そうやって、私たちが戒に帰依していくと、心が安定するとともに、私たちの心を乱す苦悩を取り除く方法さえも得ることができるとお釈迦様はおっしゃいます。「禅定」とは、私たちの心が落ち着いている状態を指します。私たちの心は何かの拍子に乱れ、揺れ動くものです。そんな心を、たとえどんな言葉をかけられようが、どんな状況に陥ろうが、ちょっとしたことで揺れ動くことなく、どっしりと坐禅を組んで、しばし心身とも微動だにしないがごとく、安定させていくことが「禅定」なのです。

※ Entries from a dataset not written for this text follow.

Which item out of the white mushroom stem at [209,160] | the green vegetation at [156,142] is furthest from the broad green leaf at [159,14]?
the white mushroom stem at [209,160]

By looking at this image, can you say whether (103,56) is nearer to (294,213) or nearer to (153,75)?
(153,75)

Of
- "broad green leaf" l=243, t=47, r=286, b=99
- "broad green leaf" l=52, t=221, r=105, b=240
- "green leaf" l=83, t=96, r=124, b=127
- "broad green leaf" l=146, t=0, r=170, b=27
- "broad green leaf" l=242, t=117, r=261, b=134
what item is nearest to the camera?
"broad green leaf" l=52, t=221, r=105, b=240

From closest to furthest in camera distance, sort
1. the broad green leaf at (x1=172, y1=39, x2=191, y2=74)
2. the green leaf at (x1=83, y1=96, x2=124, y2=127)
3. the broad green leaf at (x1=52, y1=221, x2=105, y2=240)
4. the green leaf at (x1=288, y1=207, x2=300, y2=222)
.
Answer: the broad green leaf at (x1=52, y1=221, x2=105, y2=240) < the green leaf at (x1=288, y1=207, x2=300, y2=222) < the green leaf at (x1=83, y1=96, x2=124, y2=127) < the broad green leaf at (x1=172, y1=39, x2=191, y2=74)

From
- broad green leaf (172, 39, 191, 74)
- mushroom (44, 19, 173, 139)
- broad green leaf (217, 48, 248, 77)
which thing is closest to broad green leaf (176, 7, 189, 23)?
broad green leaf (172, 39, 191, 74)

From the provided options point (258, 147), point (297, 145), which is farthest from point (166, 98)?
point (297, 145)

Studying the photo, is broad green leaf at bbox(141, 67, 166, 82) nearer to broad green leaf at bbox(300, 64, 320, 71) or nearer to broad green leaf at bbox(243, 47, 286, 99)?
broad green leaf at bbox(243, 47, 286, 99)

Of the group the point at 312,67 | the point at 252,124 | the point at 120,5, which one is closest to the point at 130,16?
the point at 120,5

それから、「滅苦の智慧」について、「智慧」とは、「悟り」を意味しています。一般に用いる「知恵」は「知識」のことですが、そんな知識を善を修し、悪を滅する″という「浄戒を持つ」までに深化させたのが「智慧」なのです。つまり、智慧には知識に教えの実践と成道を加えた、より広大で深い意味があるのです。

浄戒を持つことによって、私たちはどんなことがあっても乱れることのない心を持ち、生きていくうえで出会う様々な苦しみを小さくしていくことができるようになる―そうしたお釈迦様の確信が師をして、お弟子様始め我々に浄戒を持つ道を説いていらっしゃるような気がします。